EXERCISE TASK: Extend the court memorandum on Haberman's suit against MFS Investment Management, starting after its last sentence.

SUPPLIED PASSAGE:
'''
United States District Court, D. Massachusetts

March 24, 2015

LAWRENCE ALAN HABERMAN, Plaintiff,
v.
MFS INVESTMENT MANAGEMENT, Defendant.

MEMORANDUM AND ORDER

PATTI B. SARIS, Chief District Judge.

I. Introduction

Now pending before the court is defendant MFS Investment Management's motion to dismiss plaintiff Lawrence Alan Haberman's complaint under Federal Rule of Civil Procedure 12(b)(6). For the reasons stated below, the Court revokes plaintiff's in forma pauperis status under 28 U.S.C. § 1915(g) and grants defendant's motion to dismiss.

II. BACKGROUND

On April 28, 2014, Lawrence Alan Haberman ("Haberman"), an inmate now confined to the Federal Correctional Institution (FCI) in Marianna, Florida, filed his self-prepared diversity complaint against the defendant, a Massachusetts corporation. See Complaint ("Compl."), Docket No. 1. Haberman pled guilty in 2007 to conspiracy to distribute and possess with intent to distribute more than five kilograms of cocaine. See United States v. Haberman, C.R. No. 07-188-A, 2008 WL 647787 (N.D. Tex. Mar. 7, 2008).[1] On May 20, 2008, Haberman was sentenced to 30 years imprisonment and the court ordered the forfeiture of $20, 000, 000, as well as funds on deposit in certain financial accounts, the cash value of a life insurance policy and Haberman's interest in real property, the total of which was to be deducted from the $20, 000, 000.

In his complaint, Haberman alleges that in 2002 he contracted to open an investment account with the defendant company. Compl. at p. 3. He complains that the defendant responded in November 2007, without his approval, to seizure warrants which demanded the full monetary value of Haberman's accounts. Id . pp. 3, 4. Haberman alleges that seizure warrants were issued by a federal judge in Texas via facsimile and Federal Express. Id. at p. 4. Copies of the seizure warrants are attached to the complaint. Id. at pp. 19-24.

Haberman contends that the defendant should not have complied with the seizure warrants because they were not legally valid having been issued by a federal court in Texas and served by facsimile transmission. Id. at pp. 7, 10. Haberman contends that the defendant failed to adhere to the legal standards imposed on financial institutions and financial advisors and specifically references 15 U.S.C. §§ 80b-4a (prevention of misuse of nonpublic information); 6801 (protection of nonpublic personal information); 6802 (obligations with respect to disclosures of personal information); 6803 (disclosure of institution privacy policy); 6804 (rulemaking). Id. at pp. 11, 12.

Haberman alleges the "total monetary amount unlawfully relinquished to the U.S. government from Mr. Haberman's account was for the total of $187, 777.44." Id. at p. 3. He seeks damages in the amount of $50, 000, 000.00. Id. at p. 16.
'''
DATA SECTION:
'''
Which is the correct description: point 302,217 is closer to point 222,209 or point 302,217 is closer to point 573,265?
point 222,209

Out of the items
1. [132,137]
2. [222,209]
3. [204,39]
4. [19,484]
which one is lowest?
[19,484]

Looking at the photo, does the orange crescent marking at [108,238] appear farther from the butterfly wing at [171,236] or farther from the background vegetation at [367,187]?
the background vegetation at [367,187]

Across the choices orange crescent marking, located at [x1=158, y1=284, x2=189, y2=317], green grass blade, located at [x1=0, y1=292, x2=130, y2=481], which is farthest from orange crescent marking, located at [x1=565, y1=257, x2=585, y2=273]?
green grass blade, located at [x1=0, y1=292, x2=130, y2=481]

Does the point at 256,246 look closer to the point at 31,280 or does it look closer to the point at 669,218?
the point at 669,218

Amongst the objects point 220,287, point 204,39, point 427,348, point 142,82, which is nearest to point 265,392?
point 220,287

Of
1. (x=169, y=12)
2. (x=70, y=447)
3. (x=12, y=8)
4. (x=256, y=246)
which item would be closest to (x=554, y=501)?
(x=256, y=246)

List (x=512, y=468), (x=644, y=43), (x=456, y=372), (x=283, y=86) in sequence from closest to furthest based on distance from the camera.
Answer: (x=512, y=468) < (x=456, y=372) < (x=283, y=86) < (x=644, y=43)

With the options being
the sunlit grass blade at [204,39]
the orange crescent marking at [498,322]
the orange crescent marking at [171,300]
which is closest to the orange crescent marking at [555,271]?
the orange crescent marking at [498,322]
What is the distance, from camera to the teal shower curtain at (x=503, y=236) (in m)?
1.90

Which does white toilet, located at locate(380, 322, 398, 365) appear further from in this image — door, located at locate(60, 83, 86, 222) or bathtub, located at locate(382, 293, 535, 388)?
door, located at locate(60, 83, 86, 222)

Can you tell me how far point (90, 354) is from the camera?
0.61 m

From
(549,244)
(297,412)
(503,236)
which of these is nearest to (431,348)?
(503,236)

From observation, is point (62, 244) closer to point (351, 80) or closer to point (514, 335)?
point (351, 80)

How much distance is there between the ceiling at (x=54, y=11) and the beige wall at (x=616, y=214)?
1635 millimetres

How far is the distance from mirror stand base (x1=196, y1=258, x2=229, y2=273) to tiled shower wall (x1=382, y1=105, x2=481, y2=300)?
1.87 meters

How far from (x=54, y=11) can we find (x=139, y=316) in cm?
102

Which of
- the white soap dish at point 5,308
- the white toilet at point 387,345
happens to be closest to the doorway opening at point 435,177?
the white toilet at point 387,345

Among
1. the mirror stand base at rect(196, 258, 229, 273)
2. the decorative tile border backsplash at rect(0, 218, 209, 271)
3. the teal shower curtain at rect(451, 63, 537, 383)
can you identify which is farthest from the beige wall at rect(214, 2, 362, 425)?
'''
RESPONSE TO THIS TASK:
With the complaint, plaintiff filed an Application to Proceed in District Court Without Prepaying Fees or Costs. See Docket No. 2. By Order dated May 19, 2014, plaintiff's Application to Proceed in District Court Without Prepaying Fees or Costs was granted, plaintiff was assessed an initial, partial filing fee pursuant to 28 U.S.C. § 1915(b)(1), and the clerk was directed to issue a summons and the form for consent/refusal of magistrate judge jurisdiction.[2] See Docket No. 4.

Now before the Court is defendant's motion to dismiss and supporting memorandum. See Docket Nos. 8, 9. On September 16, 2014, plaintiff filed an opposition. See Docket No. 11.

III. LEGAL STANDARD OF REVIEW

The defendant has moved for dismissal of the complaint for failure to state a claim. See Docket No. 8. Rule 12 of the Federal Rules of Civil Procedure provides that a complaint can be dismissed for, among other things, "failure to state a claim upon which relief can be granted." Fed.R.Civ.P. 12(b)(6).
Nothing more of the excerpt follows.